In Situ Introduction of Li3BO3 and NbH Leads to Superior Cyclic Stability and Kinetics of a LiBH4-Based Hydrogen Storage System

Abstract

LiBH4 is a high-capacity hydrogen storage material; however, it suffers from high dehydrogenation temperature and poor reversibility. To tackle those issues, we introduce a new LiBH4-based system with in situ formed superfine and well-dispersed Li3BO3 and NbH as co-reactants. Those are synthesized by the addition of niobium ethoxide [Nb(OEt)5] to LiBH4, heat treatment of the mixture, and then hydrogenation, where Li3BO3 and NbH are generated from the reaction of Nb(OEt)5 and LiBH4. After optimization, the system with a normalized composition of LiBH4-0.04(Li3BO3 + NbH) in molar fraction shows superior hydrogen storage reversibility and kinetics.
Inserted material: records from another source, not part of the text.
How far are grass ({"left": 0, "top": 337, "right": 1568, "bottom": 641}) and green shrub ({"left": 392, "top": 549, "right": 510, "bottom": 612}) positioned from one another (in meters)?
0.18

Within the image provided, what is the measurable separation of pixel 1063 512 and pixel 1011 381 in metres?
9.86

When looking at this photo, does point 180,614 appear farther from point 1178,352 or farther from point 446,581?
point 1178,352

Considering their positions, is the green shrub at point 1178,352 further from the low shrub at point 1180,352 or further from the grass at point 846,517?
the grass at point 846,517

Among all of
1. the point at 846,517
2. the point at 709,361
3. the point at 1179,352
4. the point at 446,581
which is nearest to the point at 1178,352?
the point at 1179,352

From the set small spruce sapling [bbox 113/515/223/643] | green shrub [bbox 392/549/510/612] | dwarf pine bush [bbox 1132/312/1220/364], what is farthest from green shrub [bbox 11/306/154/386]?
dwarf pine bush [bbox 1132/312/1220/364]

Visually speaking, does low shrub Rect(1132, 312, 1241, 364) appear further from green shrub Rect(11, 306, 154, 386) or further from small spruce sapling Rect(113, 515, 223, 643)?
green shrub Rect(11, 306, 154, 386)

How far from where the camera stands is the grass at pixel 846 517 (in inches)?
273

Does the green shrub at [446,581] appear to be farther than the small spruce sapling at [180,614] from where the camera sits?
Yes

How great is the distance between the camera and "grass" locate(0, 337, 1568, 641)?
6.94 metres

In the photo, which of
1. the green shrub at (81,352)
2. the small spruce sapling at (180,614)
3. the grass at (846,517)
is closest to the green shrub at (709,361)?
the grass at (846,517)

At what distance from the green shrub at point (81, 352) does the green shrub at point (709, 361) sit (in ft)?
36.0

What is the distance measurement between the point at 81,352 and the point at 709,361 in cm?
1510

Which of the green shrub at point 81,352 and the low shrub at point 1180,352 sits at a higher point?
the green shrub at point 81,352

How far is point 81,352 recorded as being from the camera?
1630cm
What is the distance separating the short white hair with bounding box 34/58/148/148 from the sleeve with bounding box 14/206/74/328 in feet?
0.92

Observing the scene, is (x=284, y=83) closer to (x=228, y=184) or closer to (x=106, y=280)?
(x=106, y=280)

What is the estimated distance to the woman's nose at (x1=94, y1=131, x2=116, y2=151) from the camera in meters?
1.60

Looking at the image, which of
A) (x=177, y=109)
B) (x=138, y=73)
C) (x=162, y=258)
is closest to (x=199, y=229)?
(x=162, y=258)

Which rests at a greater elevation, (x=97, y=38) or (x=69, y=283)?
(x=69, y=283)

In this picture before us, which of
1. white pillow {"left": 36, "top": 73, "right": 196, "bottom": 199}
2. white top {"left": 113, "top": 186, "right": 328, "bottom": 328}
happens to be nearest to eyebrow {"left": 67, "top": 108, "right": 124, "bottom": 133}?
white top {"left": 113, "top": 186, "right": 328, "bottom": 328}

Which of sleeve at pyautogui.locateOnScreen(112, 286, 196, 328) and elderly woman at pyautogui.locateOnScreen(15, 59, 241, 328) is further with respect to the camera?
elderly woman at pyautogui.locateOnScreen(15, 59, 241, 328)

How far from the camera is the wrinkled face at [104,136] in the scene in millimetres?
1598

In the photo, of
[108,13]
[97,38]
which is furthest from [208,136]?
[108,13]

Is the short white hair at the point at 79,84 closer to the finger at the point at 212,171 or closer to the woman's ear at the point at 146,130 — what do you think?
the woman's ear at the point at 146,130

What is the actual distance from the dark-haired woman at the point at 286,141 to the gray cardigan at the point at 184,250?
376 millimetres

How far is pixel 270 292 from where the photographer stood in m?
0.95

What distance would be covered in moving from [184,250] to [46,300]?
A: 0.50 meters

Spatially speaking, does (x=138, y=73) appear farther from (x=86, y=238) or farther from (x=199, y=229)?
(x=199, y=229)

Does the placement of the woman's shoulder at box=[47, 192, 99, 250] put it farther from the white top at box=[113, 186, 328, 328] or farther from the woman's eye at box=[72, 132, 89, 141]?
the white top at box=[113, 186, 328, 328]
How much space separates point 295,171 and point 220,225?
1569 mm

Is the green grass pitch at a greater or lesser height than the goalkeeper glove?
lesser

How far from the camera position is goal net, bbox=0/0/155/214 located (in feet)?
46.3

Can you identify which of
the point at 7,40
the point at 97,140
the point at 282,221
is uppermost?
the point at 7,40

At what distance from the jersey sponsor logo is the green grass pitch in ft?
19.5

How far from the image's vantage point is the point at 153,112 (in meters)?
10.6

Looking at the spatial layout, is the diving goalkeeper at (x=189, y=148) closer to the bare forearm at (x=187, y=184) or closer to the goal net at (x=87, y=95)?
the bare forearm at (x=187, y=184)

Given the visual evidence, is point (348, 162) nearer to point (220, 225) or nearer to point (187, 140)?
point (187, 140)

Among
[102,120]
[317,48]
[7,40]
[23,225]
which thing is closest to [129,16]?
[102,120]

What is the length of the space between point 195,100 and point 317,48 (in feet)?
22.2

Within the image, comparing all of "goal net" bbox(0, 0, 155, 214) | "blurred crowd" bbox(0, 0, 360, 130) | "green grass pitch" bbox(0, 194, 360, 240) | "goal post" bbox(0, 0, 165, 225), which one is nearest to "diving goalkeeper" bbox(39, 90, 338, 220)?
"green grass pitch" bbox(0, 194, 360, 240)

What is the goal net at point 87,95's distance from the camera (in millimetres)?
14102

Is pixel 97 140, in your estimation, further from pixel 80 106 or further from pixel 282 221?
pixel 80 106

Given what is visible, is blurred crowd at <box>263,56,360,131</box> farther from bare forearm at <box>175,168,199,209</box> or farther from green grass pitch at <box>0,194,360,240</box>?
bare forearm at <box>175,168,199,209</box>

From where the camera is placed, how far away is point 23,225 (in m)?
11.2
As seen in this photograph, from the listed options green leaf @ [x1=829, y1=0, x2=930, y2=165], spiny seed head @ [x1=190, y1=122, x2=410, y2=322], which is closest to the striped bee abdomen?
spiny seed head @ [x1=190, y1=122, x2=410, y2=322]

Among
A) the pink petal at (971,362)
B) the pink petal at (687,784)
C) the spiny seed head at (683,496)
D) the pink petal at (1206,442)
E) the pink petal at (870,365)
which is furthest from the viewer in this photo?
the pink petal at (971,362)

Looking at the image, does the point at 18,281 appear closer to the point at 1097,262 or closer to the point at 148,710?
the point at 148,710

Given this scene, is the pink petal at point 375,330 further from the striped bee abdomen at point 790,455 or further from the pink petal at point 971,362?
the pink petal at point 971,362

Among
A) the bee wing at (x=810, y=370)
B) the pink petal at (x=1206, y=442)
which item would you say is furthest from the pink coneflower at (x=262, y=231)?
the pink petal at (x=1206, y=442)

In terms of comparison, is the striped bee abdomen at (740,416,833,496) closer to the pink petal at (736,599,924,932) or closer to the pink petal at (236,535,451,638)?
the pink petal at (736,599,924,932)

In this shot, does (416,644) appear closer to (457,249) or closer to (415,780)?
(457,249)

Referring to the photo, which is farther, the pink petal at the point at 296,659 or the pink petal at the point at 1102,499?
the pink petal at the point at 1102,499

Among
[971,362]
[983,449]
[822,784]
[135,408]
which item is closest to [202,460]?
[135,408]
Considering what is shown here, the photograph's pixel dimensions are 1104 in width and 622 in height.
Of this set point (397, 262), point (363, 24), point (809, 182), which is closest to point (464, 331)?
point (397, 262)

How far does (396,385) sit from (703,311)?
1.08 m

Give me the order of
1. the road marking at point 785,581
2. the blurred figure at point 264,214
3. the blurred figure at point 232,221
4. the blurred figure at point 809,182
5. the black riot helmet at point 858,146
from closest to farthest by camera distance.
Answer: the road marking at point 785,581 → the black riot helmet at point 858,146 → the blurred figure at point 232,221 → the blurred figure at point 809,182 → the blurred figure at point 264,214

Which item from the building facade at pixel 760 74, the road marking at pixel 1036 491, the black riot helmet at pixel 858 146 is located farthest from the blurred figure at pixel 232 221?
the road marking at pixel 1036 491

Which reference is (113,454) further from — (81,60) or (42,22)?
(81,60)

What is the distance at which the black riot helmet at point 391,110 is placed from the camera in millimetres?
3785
The initial and main dehydrogenation temperatures of the system are 200 and 90 °C lower than those of the pristine LiBH4, respectively, and 8.2 wt % H2 is released upon heating to 400 °C. A capacity of 7.2 wt % H2, corresponding to a capacity retention of 91%, is sustained after 30 cycles in an isothermal cyclic regime of dwelling at 400 °C for 60 min for dehydrogenation and dwelling at 500 °C and 50 bar H2 pressure for 20 min for hydrogenation. Such a high cyclic stability for a LiBH4-based system has never been reported to date. The in situ introduced Li3BO3 and NbH have a synergistic catalysis effect on the improvement of the hydrogen storage performance of LiBH4, showing highly effective bidirectional action on both dehydrogenation and hydrogenation.